--- DOCUMENT PASSAGE Enclosed Below ---
Strength and power athletes require high degrees of motor control, force output, and neuromuscular activity in order to elicit maximal performance in training and competition. The role of a warm-up in one’s training program should address key concepts of human physiology and performance to build a stronger, faster, healthier athlete and/or client.

snatch-warm-up j2fit weightlifting

In this article, we will discuss the primary benefits of a thorough warm-up that will prepare athletes for optimal performance.

Why Warm Up

Although warm-up philosophies differ across the board, the fundamental benefits of a sound warm-up regimen are:

  • Increased Body and Muscle Temperature: Enhanced body and muscle temperature will improve circulation and improve elasticity in muscles. Additionally, increased muscle temperature during warm-ups of 15-20 minutes may decrease muscle soreness without sacrificing force output.
  • Improved Blood Flow: Vasodilation (widening of blood vessels) allows for improved blood flow to active muscle tissue delivering oxygen-rich blood and removing performance hindering CO2 and byproducts from active tissues during exercise.
  • Increased Blood Temperature: Increased blood temperature weakens the binding between hemoglobin (oxygen carrying molecule) and oxygen, allowing for greater delivery of oxygen to active tissues.
  • Potential Improved Range of Motion: Enhanced circulation and body temperature allows for a better environment to train the full range of motion.
  • Enhanced Neuromuscular Activity: Increase neural drive during training allows improved motor control and muscle contractions.
  • Enhanced Mental Preparation: Preparing athletes/clients for the training session will allow them to become more focused and aware of their body.

When developing a warm-up, I tend to start broad, and work my way to the most specific aspects needed for that training session. Below are the main components to a thorough warm-up, in order from broad to specific.

Dynamic Warm Up

Dynamic warm-ups facilitate whole-body movements to increase blood flow, body temperature, and enhance joint and connective tissue range of motion. Generally, I will start with lower intensity movements like knee hugs, lunges, or walkouts and build into more ballistic movements, such as; high knees, skips, leg swings, and jumps. The main emphasis should be in fluid movement through an athlete’s best ROM to increase body temperature, elevate the heart rate, and kick-start the warm-up process.

Plyometrics

Plyometric training has been shown to increase muscular power and explosiveness through adaptations to the stretch-shortening cycle. The ability to contract the muscles faster allows for greater potentials for improved athletic performance, making plyometric training a regular part of any sound warm-up regimen. Jumps, throws, and single leg variations can be included in any capacity to build more explosive and athletic athletes/clients.
--- End of Enclosed DOCUMENT PASSAGE ---
--- RECORD SET Enclosed Below ---
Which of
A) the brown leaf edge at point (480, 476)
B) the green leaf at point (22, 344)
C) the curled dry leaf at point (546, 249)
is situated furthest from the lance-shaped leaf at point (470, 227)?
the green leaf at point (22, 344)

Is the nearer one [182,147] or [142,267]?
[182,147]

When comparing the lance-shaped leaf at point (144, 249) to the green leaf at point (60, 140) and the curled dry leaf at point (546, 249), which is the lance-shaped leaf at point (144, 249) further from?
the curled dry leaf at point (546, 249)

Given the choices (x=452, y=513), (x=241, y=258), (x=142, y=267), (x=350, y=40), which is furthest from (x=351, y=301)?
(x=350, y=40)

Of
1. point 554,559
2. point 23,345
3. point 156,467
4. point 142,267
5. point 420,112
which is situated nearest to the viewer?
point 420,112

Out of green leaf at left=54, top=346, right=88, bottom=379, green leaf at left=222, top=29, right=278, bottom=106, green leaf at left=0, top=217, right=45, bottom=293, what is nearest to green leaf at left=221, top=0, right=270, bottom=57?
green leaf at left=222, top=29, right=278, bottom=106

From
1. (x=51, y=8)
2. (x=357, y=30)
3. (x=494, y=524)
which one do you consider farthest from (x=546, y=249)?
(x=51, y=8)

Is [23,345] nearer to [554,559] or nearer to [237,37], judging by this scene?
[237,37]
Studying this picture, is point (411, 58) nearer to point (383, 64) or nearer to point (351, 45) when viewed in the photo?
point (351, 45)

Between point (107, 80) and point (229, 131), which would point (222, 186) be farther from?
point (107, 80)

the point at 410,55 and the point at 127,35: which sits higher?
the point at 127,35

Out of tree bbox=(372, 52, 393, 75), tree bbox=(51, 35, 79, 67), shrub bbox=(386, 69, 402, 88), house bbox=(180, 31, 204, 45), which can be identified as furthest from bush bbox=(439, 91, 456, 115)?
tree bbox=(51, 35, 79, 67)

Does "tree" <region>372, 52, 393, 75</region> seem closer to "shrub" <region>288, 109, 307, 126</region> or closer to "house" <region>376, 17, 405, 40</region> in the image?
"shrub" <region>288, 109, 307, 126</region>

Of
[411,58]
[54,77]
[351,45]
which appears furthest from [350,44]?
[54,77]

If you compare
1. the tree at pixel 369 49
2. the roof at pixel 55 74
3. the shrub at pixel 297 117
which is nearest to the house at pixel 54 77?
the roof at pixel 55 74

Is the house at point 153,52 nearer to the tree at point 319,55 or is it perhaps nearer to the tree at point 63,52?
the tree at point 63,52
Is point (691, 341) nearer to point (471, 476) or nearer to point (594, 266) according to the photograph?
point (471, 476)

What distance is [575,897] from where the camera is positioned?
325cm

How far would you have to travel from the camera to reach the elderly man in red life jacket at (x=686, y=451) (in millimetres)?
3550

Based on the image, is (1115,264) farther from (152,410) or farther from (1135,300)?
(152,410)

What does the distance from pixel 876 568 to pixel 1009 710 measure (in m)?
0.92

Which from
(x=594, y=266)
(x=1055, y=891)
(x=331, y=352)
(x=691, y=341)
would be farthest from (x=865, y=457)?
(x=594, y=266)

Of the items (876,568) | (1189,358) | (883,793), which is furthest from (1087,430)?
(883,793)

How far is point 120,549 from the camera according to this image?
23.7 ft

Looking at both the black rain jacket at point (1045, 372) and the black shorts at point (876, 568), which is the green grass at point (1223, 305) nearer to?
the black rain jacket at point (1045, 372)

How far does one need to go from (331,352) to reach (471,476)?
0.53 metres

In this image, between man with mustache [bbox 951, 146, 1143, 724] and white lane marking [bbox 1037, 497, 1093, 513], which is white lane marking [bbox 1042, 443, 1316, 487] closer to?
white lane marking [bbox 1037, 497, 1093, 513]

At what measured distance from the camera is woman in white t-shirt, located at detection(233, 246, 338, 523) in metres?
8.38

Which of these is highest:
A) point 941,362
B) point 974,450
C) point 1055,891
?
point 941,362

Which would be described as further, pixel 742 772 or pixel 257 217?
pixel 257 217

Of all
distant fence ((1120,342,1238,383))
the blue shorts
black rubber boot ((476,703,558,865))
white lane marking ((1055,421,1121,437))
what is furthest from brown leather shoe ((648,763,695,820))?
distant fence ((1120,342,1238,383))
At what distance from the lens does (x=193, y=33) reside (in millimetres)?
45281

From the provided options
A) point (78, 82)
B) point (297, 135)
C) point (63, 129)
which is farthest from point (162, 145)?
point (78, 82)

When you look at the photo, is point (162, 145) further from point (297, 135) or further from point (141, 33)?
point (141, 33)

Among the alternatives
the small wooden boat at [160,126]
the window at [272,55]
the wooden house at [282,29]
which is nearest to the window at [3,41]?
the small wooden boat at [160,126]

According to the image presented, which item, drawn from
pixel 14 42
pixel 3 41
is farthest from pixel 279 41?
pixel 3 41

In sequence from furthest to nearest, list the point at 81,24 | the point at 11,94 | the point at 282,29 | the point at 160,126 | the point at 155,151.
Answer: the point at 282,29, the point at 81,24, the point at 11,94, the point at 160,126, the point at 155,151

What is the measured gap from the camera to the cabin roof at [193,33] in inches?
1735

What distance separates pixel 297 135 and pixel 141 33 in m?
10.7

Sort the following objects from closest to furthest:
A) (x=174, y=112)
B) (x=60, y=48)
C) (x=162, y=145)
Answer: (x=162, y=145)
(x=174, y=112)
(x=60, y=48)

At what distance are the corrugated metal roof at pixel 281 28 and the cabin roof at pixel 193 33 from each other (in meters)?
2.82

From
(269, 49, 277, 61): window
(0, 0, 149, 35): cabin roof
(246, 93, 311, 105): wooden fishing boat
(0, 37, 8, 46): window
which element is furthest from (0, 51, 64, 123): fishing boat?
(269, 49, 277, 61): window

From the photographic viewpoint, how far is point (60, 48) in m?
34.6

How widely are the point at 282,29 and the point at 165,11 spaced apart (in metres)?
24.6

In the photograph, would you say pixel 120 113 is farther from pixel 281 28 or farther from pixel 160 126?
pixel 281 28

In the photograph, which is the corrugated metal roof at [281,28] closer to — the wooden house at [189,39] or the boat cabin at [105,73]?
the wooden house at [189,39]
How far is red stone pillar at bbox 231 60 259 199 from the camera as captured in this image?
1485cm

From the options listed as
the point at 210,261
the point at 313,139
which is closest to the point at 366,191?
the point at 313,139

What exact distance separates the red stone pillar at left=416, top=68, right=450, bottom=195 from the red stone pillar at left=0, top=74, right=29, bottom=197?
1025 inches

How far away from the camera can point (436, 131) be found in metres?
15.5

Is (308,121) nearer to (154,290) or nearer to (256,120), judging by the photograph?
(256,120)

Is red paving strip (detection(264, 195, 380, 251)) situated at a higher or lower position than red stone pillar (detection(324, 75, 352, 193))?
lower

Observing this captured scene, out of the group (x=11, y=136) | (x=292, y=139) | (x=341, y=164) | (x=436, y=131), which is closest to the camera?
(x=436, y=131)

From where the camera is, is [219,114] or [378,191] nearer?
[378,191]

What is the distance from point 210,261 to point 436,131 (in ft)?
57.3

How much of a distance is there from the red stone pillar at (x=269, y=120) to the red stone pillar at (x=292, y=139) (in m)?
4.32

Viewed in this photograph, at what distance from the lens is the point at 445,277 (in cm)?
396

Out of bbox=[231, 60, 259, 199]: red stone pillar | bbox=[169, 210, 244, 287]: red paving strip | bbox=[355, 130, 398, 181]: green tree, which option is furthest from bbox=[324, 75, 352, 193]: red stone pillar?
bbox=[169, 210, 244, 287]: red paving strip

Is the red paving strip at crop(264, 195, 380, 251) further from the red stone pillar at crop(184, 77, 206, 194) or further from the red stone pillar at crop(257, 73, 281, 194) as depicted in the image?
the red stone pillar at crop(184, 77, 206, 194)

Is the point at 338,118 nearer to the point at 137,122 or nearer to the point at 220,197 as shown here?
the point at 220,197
--- End of Enclosed RECORD SET ---
### [DIRECTIONS]
[A] Decide whether each statement agrees with the warm-up article, answering yes or no and quoting the deciding words: (i) warm-ups of 15-20 minutes may reduce muscle soreness without a loss of force output; (ii) higher blood temperature strengthens the bond between hemoglobin and oxygen; (iii) the dynamic warm-up begins with ballistic movements such as high knees.
[B] Please write out the part of the warm-up article that opens with the words containing "When developing a" and closes with "broad to specific.", swapping "broad" for "general" each time it occurs.
[C] According to the warm-up article, what does plyometric training increase, and through what adaptations?
Answer from the warm-up article alone and disregard the rows.

### [ANSWERS IN ORDER]
[A]
(i) Yes: "increased muscle temperature during warm-ups of 15-20 minutes may decrease muscle soreness without sacrificing force output"
(ii) No: "Increased blood temperature weakens the binding between hemoglobin (oxygen carrying molecule) and oxygen"
(iii) No: "I will start with lower intensity movements like knee hugs, lunges, or walkouts and build into more ballistic movements"

[B]
When developing a warm-up, I tend to start general, and work my way to the most specific aspects needed for that training session. Below are the main components to a thorough warm-up, in order from general to specific.

[C] It increases muscular power and explosiveness through adaptations to the stretch-shortening cycle.